▸ **Données extraites**
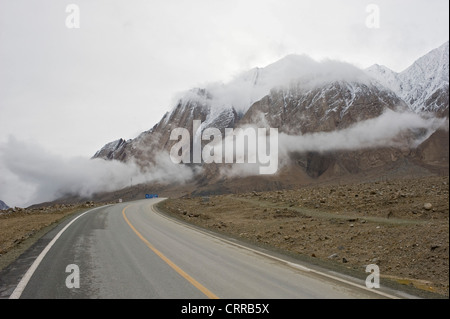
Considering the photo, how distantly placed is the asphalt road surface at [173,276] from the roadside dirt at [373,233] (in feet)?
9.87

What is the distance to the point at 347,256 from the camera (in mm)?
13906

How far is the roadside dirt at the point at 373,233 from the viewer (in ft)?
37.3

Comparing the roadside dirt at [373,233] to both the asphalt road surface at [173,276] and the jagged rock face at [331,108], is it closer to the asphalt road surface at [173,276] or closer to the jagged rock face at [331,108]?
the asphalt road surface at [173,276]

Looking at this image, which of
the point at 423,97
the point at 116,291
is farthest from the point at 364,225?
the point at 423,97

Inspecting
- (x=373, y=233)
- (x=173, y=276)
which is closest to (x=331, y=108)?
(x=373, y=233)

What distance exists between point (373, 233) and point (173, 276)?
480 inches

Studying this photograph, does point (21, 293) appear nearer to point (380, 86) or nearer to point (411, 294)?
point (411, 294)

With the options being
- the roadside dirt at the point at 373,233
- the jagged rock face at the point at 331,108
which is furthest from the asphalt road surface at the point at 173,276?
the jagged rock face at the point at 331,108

--

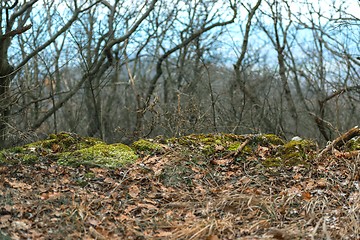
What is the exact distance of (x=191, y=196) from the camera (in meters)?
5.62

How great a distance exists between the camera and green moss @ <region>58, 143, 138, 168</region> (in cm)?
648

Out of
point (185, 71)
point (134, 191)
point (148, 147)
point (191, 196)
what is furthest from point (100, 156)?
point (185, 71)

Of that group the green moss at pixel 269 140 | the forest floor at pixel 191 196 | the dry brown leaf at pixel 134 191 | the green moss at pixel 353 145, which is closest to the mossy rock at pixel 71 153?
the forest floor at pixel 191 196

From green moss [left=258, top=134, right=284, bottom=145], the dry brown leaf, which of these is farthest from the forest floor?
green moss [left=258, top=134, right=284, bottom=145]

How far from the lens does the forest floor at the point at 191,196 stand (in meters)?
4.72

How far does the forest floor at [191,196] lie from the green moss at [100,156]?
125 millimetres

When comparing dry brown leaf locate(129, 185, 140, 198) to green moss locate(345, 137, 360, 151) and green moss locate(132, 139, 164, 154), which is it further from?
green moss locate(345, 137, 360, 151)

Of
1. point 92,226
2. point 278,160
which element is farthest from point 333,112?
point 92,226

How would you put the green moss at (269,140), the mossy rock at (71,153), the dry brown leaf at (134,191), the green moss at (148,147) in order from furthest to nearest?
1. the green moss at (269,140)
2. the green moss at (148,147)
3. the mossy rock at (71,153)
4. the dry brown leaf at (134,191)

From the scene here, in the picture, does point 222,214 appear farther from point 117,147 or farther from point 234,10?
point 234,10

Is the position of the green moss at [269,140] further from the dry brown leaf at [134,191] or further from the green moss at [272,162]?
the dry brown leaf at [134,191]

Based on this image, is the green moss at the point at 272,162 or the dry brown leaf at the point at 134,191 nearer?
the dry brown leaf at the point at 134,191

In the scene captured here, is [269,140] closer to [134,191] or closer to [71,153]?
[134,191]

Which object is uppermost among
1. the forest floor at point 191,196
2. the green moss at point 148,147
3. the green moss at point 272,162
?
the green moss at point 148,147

---

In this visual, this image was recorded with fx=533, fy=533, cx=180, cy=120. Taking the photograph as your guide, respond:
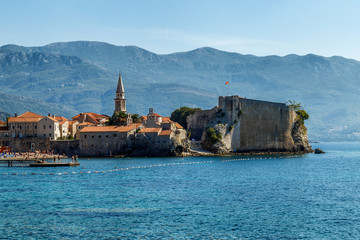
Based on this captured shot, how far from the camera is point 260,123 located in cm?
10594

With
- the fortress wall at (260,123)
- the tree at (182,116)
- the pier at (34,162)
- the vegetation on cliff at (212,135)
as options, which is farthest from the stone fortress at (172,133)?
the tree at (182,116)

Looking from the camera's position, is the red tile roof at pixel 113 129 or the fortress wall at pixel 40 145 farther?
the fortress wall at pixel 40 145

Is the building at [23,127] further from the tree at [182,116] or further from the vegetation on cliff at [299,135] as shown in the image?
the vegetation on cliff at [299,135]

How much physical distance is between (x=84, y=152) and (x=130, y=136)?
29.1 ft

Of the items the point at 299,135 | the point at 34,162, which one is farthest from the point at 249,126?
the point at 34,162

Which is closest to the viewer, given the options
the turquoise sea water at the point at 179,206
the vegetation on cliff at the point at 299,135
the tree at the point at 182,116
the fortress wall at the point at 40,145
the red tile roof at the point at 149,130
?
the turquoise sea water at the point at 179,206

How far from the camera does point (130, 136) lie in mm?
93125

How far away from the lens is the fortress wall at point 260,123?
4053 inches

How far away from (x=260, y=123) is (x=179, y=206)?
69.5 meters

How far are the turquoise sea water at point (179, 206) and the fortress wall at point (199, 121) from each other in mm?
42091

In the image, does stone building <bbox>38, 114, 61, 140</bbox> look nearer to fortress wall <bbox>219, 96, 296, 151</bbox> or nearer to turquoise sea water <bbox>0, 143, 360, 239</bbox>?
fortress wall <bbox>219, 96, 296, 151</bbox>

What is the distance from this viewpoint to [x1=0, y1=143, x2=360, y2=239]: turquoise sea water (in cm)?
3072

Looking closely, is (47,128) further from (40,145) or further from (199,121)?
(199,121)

▸ **Consigne**
Relevez toutes les lignes des enregistrements ci-dessus qui contiennent le mot « bbox ».

▸ **Corrigé**
In the image, does stone building <bbox>38, 114, 61, 140</bbox> look nearer to fortress wall <bbox>219, 96, 296, 151</bbox> or nearer to turquoise sea water <bbox>0, 143, 360, 239</bbox>?
fortress wall <bbox>219, 96, 296, 151</bbox>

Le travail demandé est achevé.